Задача 1. Мать дома кормила пироженным с греческими орехами ребенка 2,5 года, неожиданно ребенок поперхнулся, появилось беспокойство, кашель, дыхание стало частым, шумным, появился цианоз носогубного треугольника.

1. Предварительный диагноз.

2. Вид дыхательной недостаточности.

3. Лечение.

Ответы:

1. Инородное тело дыхательных путей.

2. Верхний обструктивный вид острой дыхательной недостаточности.

3. Бронхоскопия, следует удалить инородные тела или избыточное количество секрета из рото- и носоглотки.

Задача 2. Ребенок 10 лет, заболел 2 суток назад. Осмотрен участковым педиатром, установлен диагноз: грипп. На 3 сутки состояние ребенка ухудшилось, госпитализирован в реанимационное отделение с признаками дыхательной недостаточности 2-3 степени. На рентгенограмме затемнение с обоих сторон легких.

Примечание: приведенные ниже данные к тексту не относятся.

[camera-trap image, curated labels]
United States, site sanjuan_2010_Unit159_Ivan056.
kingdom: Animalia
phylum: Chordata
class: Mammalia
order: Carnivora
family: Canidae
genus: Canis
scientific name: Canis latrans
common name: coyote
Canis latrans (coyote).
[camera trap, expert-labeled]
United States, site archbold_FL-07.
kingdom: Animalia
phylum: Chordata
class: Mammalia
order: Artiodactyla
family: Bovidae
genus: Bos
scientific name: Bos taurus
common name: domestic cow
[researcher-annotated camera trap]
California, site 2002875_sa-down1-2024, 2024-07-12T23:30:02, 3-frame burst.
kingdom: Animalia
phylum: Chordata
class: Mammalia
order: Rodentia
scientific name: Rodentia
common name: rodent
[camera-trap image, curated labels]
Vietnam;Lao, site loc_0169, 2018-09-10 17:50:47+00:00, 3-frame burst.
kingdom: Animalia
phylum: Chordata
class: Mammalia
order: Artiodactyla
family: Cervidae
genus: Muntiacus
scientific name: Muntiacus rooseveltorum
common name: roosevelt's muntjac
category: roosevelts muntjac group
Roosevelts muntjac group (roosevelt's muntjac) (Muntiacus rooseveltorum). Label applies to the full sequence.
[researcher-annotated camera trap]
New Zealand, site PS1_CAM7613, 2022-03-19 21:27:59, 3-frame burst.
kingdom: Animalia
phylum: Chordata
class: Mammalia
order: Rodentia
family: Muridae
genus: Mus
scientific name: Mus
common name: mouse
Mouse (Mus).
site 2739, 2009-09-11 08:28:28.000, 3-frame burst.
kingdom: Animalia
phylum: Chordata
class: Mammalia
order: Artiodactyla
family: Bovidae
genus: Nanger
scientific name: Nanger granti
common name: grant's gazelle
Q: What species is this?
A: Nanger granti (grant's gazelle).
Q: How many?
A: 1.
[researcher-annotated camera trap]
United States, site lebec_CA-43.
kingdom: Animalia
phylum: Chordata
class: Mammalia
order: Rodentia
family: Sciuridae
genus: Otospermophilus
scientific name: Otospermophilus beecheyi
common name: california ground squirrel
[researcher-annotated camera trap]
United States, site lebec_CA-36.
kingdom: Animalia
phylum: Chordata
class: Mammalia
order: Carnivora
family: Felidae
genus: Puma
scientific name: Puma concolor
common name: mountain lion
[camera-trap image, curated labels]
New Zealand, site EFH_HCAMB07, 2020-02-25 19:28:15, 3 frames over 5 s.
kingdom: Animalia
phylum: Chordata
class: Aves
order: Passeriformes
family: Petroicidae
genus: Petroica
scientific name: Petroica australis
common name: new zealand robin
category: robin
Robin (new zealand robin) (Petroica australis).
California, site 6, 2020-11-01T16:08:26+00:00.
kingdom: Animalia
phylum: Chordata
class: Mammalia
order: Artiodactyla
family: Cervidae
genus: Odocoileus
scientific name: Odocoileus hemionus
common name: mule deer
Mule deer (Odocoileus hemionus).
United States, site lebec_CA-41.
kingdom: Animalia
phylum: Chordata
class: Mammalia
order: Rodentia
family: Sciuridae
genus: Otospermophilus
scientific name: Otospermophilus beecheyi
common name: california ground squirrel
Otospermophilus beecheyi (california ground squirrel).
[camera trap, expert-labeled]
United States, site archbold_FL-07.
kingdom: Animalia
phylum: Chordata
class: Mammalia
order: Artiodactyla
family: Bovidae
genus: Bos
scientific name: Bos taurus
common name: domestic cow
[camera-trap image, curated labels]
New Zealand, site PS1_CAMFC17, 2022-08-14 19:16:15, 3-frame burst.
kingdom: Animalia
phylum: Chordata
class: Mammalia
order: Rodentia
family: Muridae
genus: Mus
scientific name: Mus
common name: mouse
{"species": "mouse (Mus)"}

1. Предварительный диагноз.

2. Вид дыхательной недостаточности.

3. Лечение.

Ответы:

1. Двусторонняя вирусная пневмония.

2. Паренхиматозная острая дыхательная недостаточность.

3. На догоспитальном этапе необходимо обеспечить проходимость дыхательных путей (трахеобронхиальная санация, по показаниям - интубация трахеи). При необходимости применяют ИВЛ (Ручным или аппаратным способом). Обязательно проводят ингаляцию кислорода.

Задача 3. Новорожденный, при осмотре определяется пульс менее 100 уд/мин., склонен к замедлению, дыхание затруднено, кожа бледная, мышцы атоничны. Асфиксия с оценкой по шкале Апгар 0-3 балла через минуту после рождения. Белая асфиксия.

1. Степень асфиксии.

2. Общие принципы лечения.

Ответы:

1. Тяжелая.

2. Оценка состояния ребенка сразу после рождения; восстановление свободной проходимости дыхательных путей; восстановление адекватного дыхания; восстановление адекватной сердечной деятельности; введение медикаментов.

Задача 4. У новорожденного, при аускультации, в левой половине грудной клетки дыхание не проводится, живот запавший, после рентгенологического обследования установлена диафрагмальная грыжа.

1. Вид дыхательной недостаточности.

2. Лечение.

Ответы:

1. Рестриктивная острая дыхательная недостаточность.

2. Оперативное лечение диафрагмальной грыжи, после чего восстанавливается объём экскурсии легких.

Задача 5. Новорожденный 3 сутки жизни, тяжело дышит, в акте дыхания принимают участие вспомогательные мышцы, ребенок бледный, цианоз носогубного треугольника. При пальпации живот вздут, безболезненный, после рентгенологического исследования установлена болезнь Гиршпрунга, острая форма.

1. Вид дыхательной недостаточности.

2. Степень дыхательной недостаточности.

3. Лечение.

Ответы:

1. Торакоабдоминальная острая дыхательная недостаточность.

2. Тяжелая степень дыхательной недостаточности.

3. Оперативное лечение болезни Гиршпрунга, после чего восстанавливается объем экскурсии легких, уменьшается внутрибрюшное давление.

Рекомендованная литература.

  1. «Етапна невідкладна допомога у дітей» (посібник) За редакцією: професора Снісаря В. І., професора Бєлєб‘єзьєва Г. І. Дніпропетровськ 2004 р.